A theologian, philosopher, cartographer, author, and mathematician, Coronelli most famously made ornate globes—enormous ones—for wealthy patrons, including members of the nobility. Each of two globes that he fashioned for France's King Louis XIV checks in at more than 12 feet in diameter and weighs about 2 tons. "He always thought big," notes Havens, as also evidenced by the paper supercomputer, "a huge engraving masterpiece that also conveys a vast amount of information."

Arranged for purchase from a New York–based antiquarian bookseller by Havens at the outset of 2020, the item joins a trove of other early modern-period artifacts in what Havens terms the library's ephemeral Renaissance collection. Immediately after securing it, Havens contacted Maria Portuondo, professor and chair in the Department of History of Science and Technology, part of the Krieger School of Arts and Sciences. Portuondo often brings her classes to examine objects and texts in the library's rare books and manuscripts collection, and she made plans to do that with her Scientific Revolution undergraduate course, though in this particular case, Havens explains, given the artifact's easily damaged movable components, the students would have to handle a library-produced facsimile.

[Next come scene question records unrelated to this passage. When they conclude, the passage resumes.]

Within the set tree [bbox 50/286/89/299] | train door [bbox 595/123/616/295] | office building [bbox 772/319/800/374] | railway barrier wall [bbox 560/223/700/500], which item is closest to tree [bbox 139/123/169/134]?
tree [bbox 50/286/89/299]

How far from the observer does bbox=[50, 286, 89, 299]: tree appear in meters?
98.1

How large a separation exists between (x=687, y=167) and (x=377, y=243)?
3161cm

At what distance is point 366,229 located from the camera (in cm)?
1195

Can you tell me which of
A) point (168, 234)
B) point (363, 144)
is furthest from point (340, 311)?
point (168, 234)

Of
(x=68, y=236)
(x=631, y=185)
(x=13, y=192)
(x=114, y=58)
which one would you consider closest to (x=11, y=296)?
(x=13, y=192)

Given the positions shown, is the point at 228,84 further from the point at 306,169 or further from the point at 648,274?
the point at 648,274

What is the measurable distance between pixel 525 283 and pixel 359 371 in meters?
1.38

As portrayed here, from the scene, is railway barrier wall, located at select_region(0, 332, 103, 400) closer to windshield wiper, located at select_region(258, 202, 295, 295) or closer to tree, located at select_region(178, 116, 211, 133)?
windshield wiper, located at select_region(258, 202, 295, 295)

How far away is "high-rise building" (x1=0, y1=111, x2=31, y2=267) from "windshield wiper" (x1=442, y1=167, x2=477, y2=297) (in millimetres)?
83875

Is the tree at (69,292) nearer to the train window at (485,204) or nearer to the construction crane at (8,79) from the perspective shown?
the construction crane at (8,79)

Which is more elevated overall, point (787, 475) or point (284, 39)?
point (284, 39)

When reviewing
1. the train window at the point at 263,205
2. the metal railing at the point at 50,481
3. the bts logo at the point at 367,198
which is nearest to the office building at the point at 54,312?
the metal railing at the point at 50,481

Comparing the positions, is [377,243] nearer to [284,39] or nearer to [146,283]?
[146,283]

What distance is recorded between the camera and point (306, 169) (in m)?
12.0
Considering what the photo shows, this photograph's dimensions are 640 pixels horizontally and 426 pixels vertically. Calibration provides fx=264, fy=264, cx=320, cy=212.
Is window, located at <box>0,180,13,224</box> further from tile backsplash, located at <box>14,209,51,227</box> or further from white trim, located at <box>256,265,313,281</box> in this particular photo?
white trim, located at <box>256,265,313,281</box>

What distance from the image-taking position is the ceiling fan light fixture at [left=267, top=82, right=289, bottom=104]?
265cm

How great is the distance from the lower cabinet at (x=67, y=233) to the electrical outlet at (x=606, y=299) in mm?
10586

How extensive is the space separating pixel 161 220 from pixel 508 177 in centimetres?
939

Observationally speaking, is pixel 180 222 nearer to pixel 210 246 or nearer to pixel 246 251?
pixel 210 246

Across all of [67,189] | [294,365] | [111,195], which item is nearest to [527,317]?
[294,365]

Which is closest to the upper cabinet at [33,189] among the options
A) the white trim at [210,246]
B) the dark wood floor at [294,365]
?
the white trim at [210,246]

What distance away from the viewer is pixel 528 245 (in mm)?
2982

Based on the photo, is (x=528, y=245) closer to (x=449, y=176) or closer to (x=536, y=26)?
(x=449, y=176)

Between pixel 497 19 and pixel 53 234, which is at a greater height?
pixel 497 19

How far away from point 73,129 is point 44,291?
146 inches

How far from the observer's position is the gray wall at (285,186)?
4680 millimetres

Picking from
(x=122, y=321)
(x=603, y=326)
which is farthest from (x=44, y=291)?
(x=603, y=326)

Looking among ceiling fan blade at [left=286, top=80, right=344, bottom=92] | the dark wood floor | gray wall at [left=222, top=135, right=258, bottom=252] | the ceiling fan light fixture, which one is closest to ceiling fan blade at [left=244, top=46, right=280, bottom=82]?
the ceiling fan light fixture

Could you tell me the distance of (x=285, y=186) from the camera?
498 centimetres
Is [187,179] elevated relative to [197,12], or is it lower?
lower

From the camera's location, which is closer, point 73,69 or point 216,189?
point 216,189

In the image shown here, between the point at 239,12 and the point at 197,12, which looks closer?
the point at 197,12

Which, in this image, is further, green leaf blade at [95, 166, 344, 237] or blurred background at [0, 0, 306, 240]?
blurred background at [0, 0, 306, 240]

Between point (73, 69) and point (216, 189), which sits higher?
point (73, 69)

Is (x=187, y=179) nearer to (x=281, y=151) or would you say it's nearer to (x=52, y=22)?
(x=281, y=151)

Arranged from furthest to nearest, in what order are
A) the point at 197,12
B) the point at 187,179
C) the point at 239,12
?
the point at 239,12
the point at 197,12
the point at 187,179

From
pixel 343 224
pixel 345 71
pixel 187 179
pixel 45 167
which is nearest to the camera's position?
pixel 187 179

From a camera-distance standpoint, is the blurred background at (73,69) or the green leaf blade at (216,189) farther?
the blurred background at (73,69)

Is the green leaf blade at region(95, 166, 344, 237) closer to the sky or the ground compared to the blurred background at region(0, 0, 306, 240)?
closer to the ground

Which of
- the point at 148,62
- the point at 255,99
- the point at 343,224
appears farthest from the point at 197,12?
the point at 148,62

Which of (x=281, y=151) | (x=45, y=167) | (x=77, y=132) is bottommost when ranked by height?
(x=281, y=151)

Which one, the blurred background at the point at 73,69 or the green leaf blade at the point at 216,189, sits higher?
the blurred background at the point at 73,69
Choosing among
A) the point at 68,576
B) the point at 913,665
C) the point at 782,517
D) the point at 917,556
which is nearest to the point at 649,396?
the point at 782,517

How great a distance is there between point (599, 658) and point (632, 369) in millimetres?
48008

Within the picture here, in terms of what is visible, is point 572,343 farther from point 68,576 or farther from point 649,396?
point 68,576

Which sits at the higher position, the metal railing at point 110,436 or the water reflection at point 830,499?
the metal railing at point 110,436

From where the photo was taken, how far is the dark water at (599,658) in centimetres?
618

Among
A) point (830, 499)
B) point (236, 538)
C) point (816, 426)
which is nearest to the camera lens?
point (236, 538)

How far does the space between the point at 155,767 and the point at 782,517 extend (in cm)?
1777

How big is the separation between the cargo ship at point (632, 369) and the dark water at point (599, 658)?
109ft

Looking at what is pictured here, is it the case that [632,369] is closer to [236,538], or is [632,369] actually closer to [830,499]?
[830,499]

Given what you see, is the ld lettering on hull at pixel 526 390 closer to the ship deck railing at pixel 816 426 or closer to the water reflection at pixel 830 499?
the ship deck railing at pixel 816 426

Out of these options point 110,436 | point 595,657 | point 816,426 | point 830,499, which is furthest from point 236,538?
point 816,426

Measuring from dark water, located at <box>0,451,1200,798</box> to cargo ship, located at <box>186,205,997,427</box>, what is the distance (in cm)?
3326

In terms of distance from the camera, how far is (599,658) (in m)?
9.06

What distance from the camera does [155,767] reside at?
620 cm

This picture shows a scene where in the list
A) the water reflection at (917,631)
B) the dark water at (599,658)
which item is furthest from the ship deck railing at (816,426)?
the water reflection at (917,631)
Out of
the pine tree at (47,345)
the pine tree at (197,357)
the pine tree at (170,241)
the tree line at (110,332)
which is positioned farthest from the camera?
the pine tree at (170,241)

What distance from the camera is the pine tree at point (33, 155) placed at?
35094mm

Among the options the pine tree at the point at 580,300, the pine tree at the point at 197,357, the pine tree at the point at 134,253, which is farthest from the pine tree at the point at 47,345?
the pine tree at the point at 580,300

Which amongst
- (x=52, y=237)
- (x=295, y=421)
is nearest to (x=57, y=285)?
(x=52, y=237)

Then came the pandemic, and Portuondo's course went virtual, losing access to the library's in-person resources. But Havens and Portuondo came up with a solution: send copies of the various elements of the device to students in a kit—a backing sheet, a separate sheet of volvelles, and string. Meticulously digitized in high resolution by the library's scanning lab, the kit came with instructions for cutting out the volvelles and sewing them into the backing sheet, then knotting and hammering them.

"It's the kind of project that I probably would not have done any other year," explains Portuondo, "but this year, it's particularly important to get this kind of material in students' hands and build an assignment around it. It's a way of reaching out to them physically, the ultimate user experience."

Portuondo says she wanted her students to go beyond simply describing what each element does, and instead explain its significance.

"This year, it's particularly important to get this kind of material in students' hands and build an assignment around it. It's a way of reaching out to them physically, the ultimate user experience."
Maria Portuondo
Department of History of Science and Technology

"Especially during this period of the Scientific Revolution when one way of looking at the world—geocentric, ancient tradition, with the Earth immobile at the center of the universe—changes completely to heliocentric, with the sun at the center and the planets moving in ellipses around it," she says. "It's representative of the period, a document of transition, keeping some things and abandoning others, and I think the big message is 'nothing changes overnight.'"

The class is creating an in-depth analysis and interpretation of the Coronelli artifact for a catalog that will accompany its exhibition at the library when campus activities return to normal. Those who are curious can also eyeball it via the website for the Johns Hopkins Virginia Fox Stern Center for the History of the Book in the Renaissance, scheduled to launch in the spring semester.

Havens envisions the Coronelli project from a broad perspective, one that jibes neatly with Hopkins' overarching educational philosophy. "We are extremely active in integrating student exposure to primary source materials," he notes, "to the original stuff of history. And to showing students how history, and its reception, is itself a historical event."

While Havens points out that students certainly can benefit from operating the Coronelli device, "even more, they can actually learn what it's like to create something like this," he says. "Everything from the period we're talking about—the early modern period, the first several centuries of printing—was done by hand, and they can develop an appreciation of how documents are created as part of understanding how they work and their place in history."